Mercedes has spent 2025 and the opening rounds of 2026 still chasing a car that genuinely works across an entire season. Russell has driven well enough that his ability is beyond question, and Andrea Kimi Antonelli has shown flashes of real promise, but the W-series cars have remained difficult and inconsistent in the way that W14 was - peaky, sensitive to track conditions, never quite the package that the simulator suggested it should be.
Hamilton, meanwhile, finished on the podium in his debut Ferrari season multiple times and has adapted to the SF-25 quicker than most observers predicted given his age and the scale of the switch. Ferrari’s car is not perfect either, but Hamilton has been competitive. Whatever rust people expected to see has not materialised in any meaningful way.

The real problem was always the floor concept
Mercedes’ struggles trace back to design philosophy decisions made years ago - specifically the zero-pod concept that Red Bull and others eventually rendered obsolete, and the subsequent difficulty the team has had finding a stable aerodynamic baseline under the current ground-effect regulations. Those are engineering problems, not driver problems. But when a seven-time world champion is sitting in your car and not winning, it is easier to let the association blur.

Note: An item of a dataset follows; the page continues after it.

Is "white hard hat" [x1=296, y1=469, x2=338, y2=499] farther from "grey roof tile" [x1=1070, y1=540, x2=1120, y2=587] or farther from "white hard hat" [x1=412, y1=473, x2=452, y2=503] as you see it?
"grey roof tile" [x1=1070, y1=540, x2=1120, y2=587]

Nobody at Mercedes has publicly revisited the Hamilton departure and said it was a mistake. That would be an extraordinary admission. But the evidence accumulating across 2025 and into this season makes the original framing look increasingly thin.
The car was slow. It still is. Hamilton was not the variable that explained it.
He’s winning more regularly at Ferrari than Mercedes would probably like to watch, and every result he adds to that tally makes the internal logic of his exit harder to reconstruct.